Да. А я этим горжусь, что «ваенная»! И никогда не променяю твою сытую сегодняшнюю жизнь на ту страшную, холодную и голодную. И на ту опасность смерти. На те морозные ночи на снегу при сорокаградусном морозе. И если ты за это сказал мне оскорбительное в твоих устах: «Ваенная», — то я действительно военная и готова сражаться еще и сегодня с такими, как ты.

Я — «ваенная», а ты, видимо, тыловая крыса, судя по выражению твоего лица и по тону. Ты из тех, кто завидует инвалидам войны, когда они берут хлеб без очереди.

Горжусь тем, что ты меня оскорбил, я эту твою ненависть воспринимаю как высшую награду.

* * *

Еду на попутной полуторке с грузом медсанбатовских носилок и меховых одеял после того, как сдала своих тяжелораненых в полевой армейский госпиталь. Машина идет к фронту, к передовой, а это значит, что загружена до предела. И все же молодой паренек, шофер, находит возможным подобрать и меня, замерзавшую на перекрестке дорог, на ветру, на тридцатиградусном морозе. Я сажусь к нему в чуть подогретую мотором, воняющую отработанным газом кабину. Уже ночь. Клонит в сон. Мотор мерно гудит. На обдутых ветрами обледенелых подъемах и взгорках он взвывает, ревет, а потом притихает, когда осторожно спускаемся к руслам каких-то неведомых мне, занесенных снегами речушек, в овраги.

Едем без фар — из-за ночных бомбардировок с немецких самолетов. Фашисты обычно выискивают такие одиночные машины, чтобы помешать перевозкам, нагнать страху. Бросит бомбу — и деру. И все безнаказанно, по-пиратски.

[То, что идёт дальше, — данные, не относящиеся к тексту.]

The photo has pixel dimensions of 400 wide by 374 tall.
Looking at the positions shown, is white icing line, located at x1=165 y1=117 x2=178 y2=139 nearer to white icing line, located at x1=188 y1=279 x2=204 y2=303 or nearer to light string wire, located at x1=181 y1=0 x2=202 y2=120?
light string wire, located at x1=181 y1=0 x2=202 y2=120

Мы задремываем. И вдруг резкий рывок и визг тормозов: вероятно, водитель заснул, а проснулся от ужаса, — прямо перед нами белесый, чуть покосившийся кузов застрявшей полуторки. Быстрым, почти механическим движением робота паренек успевает вывернуть руль. Мы въезжаем на низенький мост, огибая машину, и с грохотом, с треском и лязгом железа врезаемся в кузов другой такой же полуторки, почему-то стоящей вне ряда. В радиаторе сплющенном, как гармошка, что-то злобно переливается и шипит, громко булькает. Осколки ветрового стекла мелко-мелко позванивают.

— Хорош-шо! — говорим в одно слово и вздыхаем.

Мы сидим и глядим друг на друга. Потом медленно вылезаем из кабины, он — влево, я — вправо, и оглядываемся в темноте, озираемся, проходим вперед.

Если бы машина, в которую мы врезались, не стояла бы на мосту вне ряда, наверное, ничего бы не случилось. Но она стояла, тоже врезавшись в кого-то впереди идущего. И у нее радиатор сплющен, словно кто-то его сдвинул двумя могучими руками, а назад не растянул, не сумел.

Споры, крики, матерная брань. А я хожу позади своего шофера и все удивляюсь. Ведь по правилам мы должны были бы влипнуть не в эту, стоящую чуть подальше машину, а в ту, что находилась ближе, в самую первую. Но тогда у нас не только радиатор был бы сплющен в лепешку, а и наши тела. Тогда мы, наверное, больше не двигались бы и не говорили, не ахали, не заглядывали бы под колеса, не стряхивали бы с себя звенящие стекляшки. А этот ужасный гремящий удар — он уже на придержанных тормозах… На излете.

Ночь туманная, темная, «тучная», как сказал мой попутчик-шофер. А я думаю о войне и о том, что возможность не сносить головы для солдата, а наверное и для меня, существует не только в моменты боя, бомбежки или вражеского артналета, в момент окружения, а еще и вот так, на армейской дороге, в тылу, в ночной поздний час, когда притупляются чувства и нервы…

Я испытываю почти нежность к незнакомому спасшему меня и себя человеку, просидевшему в темной вонючей кабине со мной рядом всю ночь, но сказать ему ничего не успеваю. Грузный, темный мужчина, водитель грузовика, стоящего в голове колонны, молча, даже с какой-то намеренной грубостью, загребает мои одеяла, носилки и уходит вперед. И я тихо, покорно шагаю за ним…

Как звать тебя, парень?

В живых ли ты сейчас?..

* * *

Разговор на переднем крае, в траншее:

— Эй, сестра!

— Я тебе не сестра…

— А кто же ты, раз в юбке?

— Такой же солдат, как и ты. Куда пошлют, там и убьют.

— Вот те на! А я думал, женщина — значит сестра…

— Много вас, таких братьев, только все — двоюродные!

* * *

Один известный советский поэт сказал, что на фронте любили фронтовых девушек, так сказать, за неимением лучших. Но, однако, желаю задать частный вопрос: а почему же лучшие-то не были в то жестокое время на фронте? И чем они лучше тех, которые воевали?